[TASK OBJECTIVE]
Starting at the line that contains "By examining this", retype each line to the end of the listing below. Include both ends, but not the pictures.

[MATERIALS PROVIDED]
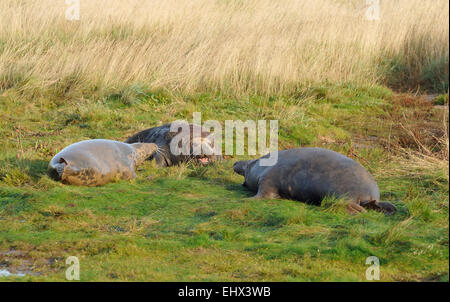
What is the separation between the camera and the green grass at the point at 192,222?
17.4 feet

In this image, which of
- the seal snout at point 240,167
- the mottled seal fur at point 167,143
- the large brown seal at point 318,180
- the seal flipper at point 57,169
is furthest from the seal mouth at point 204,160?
the seal flipper at point 57,169

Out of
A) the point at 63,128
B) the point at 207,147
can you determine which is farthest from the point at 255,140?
the point at 63,128

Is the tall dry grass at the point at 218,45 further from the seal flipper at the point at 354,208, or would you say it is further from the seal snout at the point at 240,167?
the seal flipper at the point at 354,208

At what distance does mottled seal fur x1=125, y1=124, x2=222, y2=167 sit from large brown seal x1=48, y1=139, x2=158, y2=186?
0.68 m

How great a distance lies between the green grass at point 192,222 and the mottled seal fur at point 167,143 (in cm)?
29

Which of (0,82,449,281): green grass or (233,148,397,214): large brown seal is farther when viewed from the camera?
(233,148,397,214): large brown seal

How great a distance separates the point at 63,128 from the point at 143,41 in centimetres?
349

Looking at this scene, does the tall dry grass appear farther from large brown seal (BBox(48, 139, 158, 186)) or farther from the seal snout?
the seal snout

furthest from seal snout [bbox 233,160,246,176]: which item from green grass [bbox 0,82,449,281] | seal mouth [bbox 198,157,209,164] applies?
seal mouth [bbox 198,157,209,164]

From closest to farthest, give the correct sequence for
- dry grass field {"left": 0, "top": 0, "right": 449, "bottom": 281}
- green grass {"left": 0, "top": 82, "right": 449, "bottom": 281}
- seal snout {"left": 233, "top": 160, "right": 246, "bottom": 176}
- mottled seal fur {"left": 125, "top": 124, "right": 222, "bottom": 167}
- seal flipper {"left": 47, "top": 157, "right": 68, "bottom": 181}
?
green grass {"left": 0, "top": 82, "right": 449, "bottom": 281}, dry grass field {"left": 0, "top": 0, "right": 449, "bottom": 281}, seal flipper {"left": 47, "top": 157, "right": 68, "bottom": 181}, seal snout {"left": 233, "top": 160, "right": 246, "bottom": 176}, mottled seal fur {"left": 125, "top": 124, "right": 222, "bottom": 167}

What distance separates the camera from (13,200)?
7.02 metres

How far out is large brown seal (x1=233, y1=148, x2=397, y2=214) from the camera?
22.3ft

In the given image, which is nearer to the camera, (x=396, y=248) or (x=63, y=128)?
(x=396, y=248)
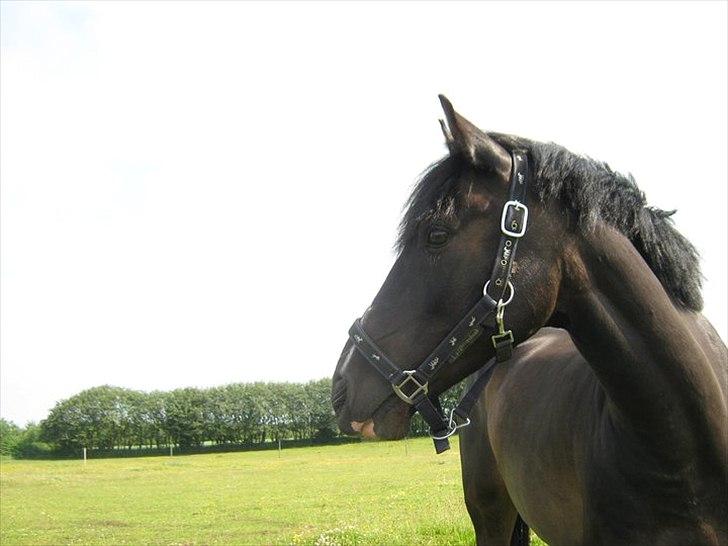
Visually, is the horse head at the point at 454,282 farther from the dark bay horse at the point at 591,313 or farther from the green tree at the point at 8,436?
the green tree at the point at 8,436

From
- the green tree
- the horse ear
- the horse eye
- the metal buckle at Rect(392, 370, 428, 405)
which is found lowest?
the green tree

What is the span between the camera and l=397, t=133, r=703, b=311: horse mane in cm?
274

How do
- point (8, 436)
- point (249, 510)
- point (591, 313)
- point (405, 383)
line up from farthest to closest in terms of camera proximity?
point (8, 436) < point (249, 510) < point (591, 313) < point (405, 383)

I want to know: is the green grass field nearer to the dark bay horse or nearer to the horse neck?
the dark bay horse

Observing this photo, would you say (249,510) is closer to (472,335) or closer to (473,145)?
(472,335)

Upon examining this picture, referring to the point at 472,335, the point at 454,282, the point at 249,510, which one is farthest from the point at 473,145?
the point at 249,510

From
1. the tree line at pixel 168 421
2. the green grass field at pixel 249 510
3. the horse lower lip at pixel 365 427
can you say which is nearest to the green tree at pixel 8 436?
the tree line at pixel 168 421

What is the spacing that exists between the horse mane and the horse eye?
2.7 inches

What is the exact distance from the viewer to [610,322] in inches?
108

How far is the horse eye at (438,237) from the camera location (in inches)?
105

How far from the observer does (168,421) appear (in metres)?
93.6

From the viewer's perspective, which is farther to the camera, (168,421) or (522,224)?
(168,421)

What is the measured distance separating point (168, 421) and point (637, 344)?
98.0 meters

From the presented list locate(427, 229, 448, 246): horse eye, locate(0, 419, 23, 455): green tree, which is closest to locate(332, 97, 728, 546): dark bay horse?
locate(427, 229, 448, 246): horse eye
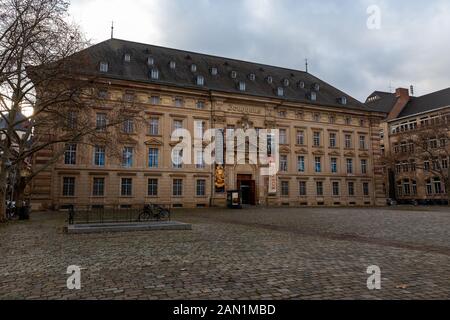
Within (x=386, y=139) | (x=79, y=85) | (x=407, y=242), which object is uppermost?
(x=386, y=139)

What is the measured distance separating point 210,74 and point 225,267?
4104cm

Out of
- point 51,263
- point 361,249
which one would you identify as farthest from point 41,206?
point 361,249

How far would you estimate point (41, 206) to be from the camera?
34.6 meters

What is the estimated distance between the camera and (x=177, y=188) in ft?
134

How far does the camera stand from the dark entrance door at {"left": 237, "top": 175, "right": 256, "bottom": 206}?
44.7m

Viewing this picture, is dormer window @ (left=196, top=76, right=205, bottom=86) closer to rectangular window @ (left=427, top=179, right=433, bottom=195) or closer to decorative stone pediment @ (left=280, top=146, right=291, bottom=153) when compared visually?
decorative stone pediment @ (left=280, top=146, right=291, bottom=153)

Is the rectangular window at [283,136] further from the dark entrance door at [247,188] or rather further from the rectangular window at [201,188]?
the rectangular window at [201,188]

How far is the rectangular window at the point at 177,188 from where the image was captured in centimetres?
4066

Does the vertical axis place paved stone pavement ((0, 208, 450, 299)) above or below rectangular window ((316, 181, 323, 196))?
below

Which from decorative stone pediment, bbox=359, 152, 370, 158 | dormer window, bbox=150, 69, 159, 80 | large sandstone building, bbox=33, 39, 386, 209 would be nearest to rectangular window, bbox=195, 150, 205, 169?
large sandstone building, bbox=33, 39, 386, 209

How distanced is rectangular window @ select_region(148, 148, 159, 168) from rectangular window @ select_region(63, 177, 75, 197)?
811 centimetres

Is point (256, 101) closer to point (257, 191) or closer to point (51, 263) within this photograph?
point (257, 191)

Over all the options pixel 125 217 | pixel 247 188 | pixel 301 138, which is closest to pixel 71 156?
pixel 125 217
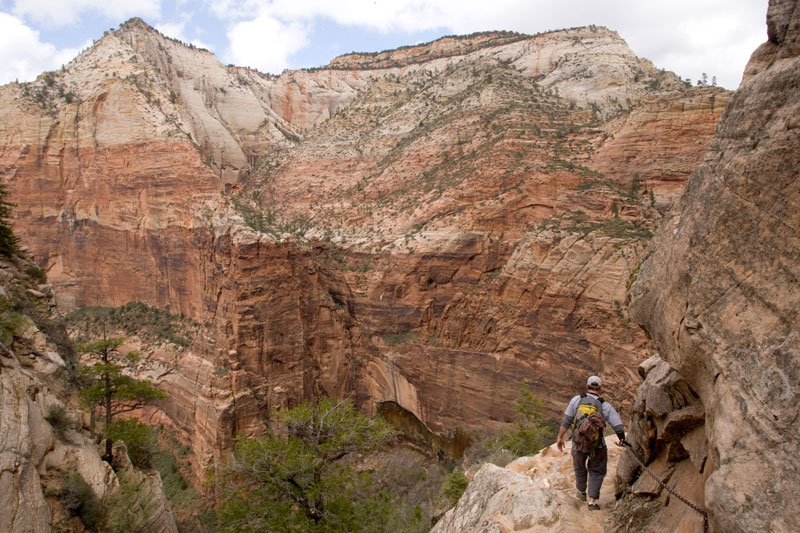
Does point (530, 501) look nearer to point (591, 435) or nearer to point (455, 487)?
point (591, 435)

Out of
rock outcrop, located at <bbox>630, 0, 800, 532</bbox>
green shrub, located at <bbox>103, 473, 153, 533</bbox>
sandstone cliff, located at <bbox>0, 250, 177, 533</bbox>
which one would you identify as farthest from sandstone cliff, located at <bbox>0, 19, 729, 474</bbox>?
rock outcrop, located at <bbox>630, 0, 800, 532</bbox>

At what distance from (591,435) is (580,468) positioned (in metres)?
0.84

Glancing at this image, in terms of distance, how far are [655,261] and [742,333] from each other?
73.9 inches

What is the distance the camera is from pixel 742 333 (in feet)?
13.6

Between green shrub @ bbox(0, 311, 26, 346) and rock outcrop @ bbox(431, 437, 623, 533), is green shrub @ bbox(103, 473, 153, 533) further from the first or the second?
rock outcrop @ bbox(431, 437, 623, 533)

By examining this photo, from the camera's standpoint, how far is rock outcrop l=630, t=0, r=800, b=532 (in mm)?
3609

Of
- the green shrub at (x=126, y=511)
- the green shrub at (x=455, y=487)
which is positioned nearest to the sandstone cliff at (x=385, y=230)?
the green shrub at (x=455, y=487)

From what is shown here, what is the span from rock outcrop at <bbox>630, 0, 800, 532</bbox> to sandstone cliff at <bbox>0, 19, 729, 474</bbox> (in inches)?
520

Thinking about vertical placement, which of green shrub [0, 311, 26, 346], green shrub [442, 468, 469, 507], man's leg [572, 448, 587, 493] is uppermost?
green shrub [0, 311, 26, 346]

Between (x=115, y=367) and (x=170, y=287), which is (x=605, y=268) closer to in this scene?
(x=115, y=367)

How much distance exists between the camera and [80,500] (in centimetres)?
900

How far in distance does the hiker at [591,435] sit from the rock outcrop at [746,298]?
1045 mm

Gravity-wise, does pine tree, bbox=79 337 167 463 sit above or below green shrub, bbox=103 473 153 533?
above

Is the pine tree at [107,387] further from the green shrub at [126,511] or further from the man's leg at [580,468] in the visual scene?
the man's leg at [580,468]
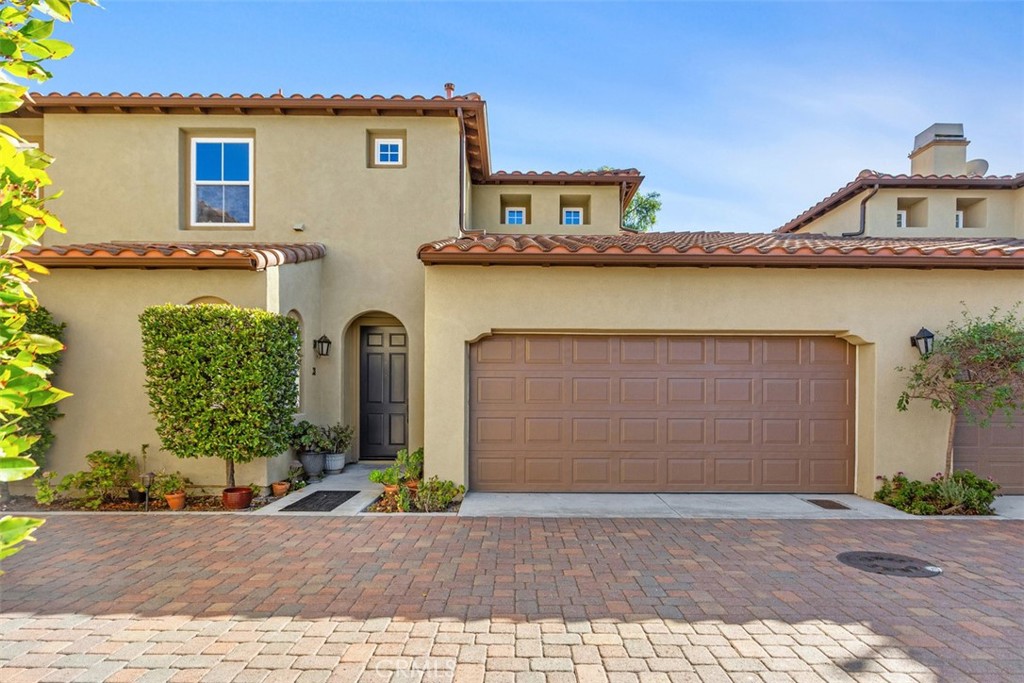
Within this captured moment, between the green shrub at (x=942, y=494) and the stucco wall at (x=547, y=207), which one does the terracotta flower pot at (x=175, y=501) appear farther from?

[RESULT OF THE EXERCISE]
By examining this photo, from the camera's standpoint, how far is rock outcrop l=630, t=0, r=800, b=532 (in mm)?
3609

Of
- the green shrub at (x=126, y=511)
- the green shrub at (x=455, y=487)
which is positioned nearest to the sandstone cliff at (x=385, y=230)?
the green shrub at (x=455, y=487)

From what is shown here, what is the span from rock outcrop at <bbox>630, 0, 800, 532</bbox> to sandstone cliff at <bbox>0, 19, 729, 474</bbox> (in inches)?
520

Thinking about vertical placement, which of green shrub [0, 311, 26, 346], green shrub [442, 468, 469, 507], man's leg [572, 448, 587, 493] is uppermost?
green shrub [0, 311, 26, 346]

Between (x=115, y=367) and (x=170, y=287), which is (x=605, y=268) closer to in this scene?
(x=115, y=367)

How much distance exists between the camera and [80,500] (in centimetres)?
900

How far in distance does the hiker at [591,435] sit from the rock outcrop at [746,298]?
1045 mm

Gravity-wise, does pine tree, bbox=79 337 167 463 sit above or below green shrub, bbox=103 473 153 533?
above

Is the pine tree at [107,387] further from the green shrub at [126,511] or further from the man's leg at [580,468] in the visual scene?
the man's leg at [580,468]
Within this captured moment, between the green shrub at (x=942, y=494) and the stucco wall at (x=547, y=207), which one does the terracotta flower pot at (x=175, y=501) appear farther from?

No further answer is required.